— Work required —
Write out, character for character, the line containing "In the photograph here, looking" and all lines after it up to the end of the listing.

— Data lines —

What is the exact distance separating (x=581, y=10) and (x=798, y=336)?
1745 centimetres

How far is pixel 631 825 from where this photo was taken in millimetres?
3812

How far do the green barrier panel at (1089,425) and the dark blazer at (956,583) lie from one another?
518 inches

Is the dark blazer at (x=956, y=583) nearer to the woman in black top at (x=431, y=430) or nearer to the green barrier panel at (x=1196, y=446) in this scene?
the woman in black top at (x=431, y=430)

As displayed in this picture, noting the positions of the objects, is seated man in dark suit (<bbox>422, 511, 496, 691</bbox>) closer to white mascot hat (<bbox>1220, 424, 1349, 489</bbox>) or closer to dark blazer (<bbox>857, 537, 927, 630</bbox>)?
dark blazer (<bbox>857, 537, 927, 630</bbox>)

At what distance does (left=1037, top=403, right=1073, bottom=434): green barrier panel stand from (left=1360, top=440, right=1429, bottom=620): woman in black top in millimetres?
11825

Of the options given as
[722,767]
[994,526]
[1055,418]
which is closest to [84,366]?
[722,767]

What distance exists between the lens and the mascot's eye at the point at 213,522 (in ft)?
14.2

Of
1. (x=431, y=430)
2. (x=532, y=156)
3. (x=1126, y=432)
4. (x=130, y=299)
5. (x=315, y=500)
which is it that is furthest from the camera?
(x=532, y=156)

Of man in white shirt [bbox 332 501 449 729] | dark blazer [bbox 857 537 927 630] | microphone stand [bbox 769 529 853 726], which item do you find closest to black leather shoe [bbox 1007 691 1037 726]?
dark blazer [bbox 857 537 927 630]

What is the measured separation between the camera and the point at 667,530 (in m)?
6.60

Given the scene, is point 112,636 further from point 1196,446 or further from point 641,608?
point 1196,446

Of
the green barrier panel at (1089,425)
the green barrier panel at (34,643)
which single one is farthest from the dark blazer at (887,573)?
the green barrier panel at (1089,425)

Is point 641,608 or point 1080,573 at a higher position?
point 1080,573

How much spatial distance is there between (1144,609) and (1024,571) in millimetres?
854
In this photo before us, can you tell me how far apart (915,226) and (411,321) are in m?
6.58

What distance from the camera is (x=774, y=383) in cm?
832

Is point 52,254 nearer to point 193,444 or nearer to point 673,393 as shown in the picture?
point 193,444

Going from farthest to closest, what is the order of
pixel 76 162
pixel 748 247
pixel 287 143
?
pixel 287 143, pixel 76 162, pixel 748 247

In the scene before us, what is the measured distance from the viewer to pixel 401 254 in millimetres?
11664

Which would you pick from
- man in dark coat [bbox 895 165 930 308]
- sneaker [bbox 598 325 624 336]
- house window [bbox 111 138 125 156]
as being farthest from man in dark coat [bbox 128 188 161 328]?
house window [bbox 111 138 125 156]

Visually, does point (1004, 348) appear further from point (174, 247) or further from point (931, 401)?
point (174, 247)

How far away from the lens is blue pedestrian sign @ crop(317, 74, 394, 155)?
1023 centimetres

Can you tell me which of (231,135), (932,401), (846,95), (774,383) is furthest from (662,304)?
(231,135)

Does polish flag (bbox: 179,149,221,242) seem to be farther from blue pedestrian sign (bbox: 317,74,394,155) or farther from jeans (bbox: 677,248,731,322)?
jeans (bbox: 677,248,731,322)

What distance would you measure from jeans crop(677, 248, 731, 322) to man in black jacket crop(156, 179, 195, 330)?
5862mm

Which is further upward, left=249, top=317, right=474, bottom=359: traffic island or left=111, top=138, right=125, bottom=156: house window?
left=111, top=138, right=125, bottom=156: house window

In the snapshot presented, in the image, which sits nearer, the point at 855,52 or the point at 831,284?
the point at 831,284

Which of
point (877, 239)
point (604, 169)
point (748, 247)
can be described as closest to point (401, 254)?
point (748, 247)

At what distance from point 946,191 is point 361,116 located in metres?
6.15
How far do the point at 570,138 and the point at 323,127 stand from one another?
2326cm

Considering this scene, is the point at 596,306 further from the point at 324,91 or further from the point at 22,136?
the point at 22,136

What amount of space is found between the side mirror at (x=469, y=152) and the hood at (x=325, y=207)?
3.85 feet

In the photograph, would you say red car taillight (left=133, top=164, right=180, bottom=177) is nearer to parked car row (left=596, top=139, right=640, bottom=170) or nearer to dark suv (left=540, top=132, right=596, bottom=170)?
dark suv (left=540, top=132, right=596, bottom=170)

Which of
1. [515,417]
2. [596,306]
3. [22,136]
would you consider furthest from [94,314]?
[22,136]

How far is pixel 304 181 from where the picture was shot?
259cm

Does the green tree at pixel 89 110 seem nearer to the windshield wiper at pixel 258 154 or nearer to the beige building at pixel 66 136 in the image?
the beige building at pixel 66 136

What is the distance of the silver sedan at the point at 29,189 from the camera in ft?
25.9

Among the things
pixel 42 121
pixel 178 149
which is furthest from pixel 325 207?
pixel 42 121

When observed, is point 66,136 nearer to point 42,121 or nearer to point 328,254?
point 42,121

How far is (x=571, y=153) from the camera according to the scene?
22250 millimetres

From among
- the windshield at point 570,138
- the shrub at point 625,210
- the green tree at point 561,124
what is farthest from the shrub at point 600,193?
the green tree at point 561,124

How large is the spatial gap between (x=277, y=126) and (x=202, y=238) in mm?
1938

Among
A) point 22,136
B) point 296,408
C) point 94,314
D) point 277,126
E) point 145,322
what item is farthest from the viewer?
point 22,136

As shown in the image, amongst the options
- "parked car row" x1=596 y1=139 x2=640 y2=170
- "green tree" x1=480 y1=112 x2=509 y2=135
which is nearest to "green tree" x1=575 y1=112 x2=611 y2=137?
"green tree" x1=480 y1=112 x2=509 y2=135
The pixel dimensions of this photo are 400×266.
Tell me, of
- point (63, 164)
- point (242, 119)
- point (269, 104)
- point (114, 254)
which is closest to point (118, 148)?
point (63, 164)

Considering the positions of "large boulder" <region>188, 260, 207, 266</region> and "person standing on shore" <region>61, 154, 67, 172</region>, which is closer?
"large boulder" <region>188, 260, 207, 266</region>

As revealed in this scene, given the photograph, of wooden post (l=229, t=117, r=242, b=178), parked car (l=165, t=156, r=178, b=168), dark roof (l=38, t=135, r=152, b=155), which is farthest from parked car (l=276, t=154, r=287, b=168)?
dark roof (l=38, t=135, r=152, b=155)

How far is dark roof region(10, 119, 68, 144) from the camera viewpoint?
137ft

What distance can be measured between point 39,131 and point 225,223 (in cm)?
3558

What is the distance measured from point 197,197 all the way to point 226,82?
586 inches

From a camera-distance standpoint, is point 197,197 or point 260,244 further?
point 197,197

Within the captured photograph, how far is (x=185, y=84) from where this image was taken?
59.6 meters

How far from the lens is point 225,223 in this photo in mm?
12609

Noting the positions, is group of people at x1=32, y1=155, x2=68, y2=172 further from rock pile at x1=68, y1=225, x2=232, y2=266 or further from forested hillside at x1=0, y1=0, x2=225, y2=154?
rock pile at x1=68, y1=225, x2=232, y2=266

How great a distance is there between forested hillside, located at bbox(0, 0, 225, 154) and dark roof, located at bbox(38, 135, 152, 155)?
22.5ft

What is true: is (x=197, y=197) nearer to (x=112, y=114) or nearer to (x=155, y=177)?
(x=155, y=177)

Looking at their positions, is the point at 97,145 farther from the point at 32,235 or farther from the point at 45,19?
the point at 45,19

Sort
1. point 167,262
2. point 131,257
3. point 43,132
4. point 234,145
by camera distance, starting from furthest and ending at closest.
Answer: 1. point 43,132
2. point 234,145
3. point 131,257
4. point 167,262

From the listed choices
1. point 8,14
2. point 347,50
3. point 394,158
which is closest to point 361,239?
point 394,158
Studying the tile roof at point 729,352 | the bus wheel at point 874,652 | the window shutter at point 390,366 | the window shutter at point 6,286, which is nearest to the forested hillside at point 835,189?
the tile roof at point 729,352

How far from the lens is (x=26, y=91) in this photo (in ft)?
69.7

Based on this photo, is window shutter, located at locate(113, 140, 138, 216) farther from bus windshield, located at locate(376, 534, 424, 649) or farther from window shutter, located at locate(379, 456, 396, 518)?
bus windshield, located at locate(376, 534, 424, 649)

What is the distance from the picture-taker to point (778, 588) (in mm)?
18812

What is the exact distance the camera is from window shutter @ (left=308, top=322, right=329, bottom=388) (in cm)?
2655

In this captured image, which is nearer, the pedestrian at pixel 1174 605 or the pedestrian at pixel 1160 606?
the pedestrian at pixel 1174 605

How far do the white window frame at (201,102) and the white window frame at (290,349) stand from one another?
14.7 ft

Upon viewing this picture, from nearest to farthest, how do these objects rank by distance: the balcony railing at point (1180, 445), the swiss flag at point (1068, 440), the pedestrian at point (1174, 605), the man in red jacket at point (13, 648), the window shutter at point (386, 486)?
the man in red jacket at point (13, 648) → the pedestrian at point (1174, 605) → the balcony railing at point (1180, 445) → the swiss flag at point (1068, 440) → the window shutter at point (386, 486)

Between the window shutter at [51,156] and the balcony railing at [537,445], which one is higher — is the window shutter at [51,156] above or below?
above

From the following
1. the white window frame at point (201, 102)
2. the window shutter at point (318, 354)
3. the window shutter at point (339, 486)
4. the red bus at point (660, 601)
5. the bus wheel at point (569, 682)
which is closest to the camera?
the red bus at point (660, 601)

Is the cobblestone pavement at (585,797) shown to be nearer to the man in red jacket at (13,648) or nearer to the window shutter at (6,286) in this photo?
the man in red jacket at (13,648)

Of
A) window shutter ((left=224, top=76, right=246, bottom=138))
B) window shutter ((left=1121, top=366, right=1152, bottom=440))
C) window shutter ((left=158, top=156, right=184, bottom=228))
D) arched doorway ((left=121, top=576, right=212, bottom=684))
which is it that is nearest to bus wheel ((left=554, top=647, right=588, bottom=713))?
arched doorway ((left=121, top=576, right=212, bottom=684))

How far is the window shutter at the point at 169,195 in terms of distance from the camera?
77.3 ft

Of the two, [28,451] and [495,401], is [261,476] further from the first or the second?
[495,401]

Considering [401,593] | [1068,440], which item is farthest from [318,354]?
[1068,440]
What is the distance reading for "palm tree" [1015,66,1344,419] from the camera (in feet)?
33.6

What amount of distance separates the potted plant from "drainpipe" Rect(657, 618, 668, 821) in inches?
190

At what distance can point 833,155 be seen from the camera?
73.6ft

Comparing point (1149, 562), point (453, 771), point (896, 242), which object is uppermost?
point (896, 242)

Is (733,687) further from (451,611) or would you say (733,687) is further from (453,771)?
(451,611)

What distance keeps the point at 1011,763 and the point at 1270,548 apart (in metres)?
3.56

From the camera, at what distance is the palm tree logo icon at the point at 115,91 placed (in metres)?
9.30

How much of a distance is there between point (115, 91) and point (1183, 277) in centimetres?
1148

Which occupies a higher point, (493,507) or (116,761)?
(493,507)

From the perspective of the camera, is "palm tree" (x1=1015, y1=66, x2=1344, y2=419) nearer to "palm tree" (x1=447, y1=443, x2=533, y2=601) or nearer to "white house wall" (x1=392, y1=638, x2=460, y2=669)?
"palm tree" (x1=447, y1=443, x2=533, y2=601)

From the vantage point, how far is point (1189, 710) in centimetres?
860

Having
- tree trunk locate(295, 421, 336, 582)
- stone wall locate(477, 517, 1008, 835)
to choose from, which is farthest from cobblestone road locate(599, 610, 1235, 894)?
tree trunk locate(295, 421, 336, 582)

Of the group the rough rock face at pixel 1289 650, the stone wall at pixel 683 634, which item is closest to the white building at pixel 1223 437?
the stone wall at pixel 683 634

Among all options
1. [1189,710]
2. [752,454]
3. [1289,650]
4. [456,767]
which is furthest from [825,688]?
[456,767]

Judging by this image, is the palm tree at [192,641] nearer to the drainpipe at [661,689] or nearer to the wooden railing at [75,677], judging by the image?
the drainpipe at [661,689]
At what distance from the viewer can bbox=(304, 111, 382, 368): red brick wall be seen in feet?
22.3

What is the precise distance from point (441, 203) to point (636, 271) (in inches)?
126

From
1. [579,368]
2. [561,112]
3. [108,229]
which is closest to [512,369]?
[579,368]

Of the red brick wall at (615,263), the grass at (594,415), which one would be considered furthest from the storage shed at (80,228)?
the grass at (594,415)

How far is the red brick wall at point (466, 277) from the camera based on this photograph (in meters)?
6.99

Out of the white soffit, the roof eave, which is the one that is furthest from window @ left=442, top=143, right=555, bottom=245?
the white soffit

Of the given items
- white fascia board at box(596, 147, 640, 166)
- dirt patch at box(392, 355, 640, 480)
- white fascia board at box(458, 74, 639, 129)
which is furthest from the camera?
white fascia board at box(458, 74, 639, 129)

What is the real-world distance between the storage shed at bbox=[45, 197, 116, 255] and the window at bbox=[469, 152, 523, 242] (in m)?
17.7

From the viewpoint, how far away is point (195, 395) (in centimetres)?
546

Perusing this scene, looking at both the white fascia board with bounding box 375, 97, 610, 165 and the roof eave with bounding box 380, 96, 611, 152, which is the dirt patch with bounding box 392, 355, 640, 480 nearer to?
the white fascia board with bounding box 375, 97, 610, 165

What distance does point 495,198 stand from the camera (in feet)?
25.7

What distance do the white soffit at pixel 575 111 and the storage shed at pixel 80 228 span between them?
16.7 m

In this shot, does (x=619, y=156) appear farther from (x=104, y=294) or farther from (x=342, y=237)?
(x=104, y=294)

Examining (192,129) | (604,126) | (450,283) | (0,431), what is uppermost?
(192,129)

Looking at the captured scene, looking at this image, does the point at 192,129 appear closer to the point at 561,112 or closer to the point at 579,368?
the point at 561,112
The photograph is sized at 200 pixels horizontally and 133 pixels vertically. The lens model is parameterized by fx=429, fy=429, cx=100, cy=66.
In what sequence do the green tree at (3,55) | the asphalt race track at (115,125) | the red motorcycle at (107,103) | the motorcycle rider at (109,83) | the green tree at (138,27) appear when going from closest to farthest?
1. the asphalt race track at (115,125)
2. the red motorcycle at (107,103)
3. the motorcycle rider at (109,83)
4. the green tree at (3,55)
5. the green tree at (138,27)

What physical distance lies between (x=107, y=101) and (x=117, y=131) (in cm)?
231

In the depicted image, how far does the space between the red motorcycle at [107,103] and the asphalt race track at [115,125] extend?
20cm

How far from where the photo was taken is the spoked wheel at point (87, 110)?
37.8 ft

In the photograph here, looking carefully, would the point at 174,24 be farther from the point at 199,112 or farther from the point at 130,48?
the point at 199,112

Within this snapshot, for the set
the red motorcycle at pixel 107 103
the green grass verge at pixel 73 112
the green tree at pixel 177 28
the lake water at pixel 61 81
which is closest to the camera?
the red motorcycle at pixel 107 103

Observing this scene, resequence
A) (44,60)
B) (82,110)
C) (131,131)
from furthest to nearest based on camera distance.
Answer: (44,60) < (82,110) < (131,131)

— The response —
In the photograph here, looking carefully, would the point at 174,24 be farther from the point at 199,112 or farther from the point at 130,48?
the point at 199,112

Within this snapshot, for the set
the red motorcycle at pixel 107 103
the green grass verge at pixel 73 112
the green tree at pixel 177 28
the lake water at pixel 61 81
which is closest to the camera?
the red motorcycle at pixel 107 103

Observing this scene, resequence
A) (44,60)
B) (82,110)
C) (131,131)
from furthest to nearest based on camera distance.
Answer: (44,60) < (82,110) < (131,131)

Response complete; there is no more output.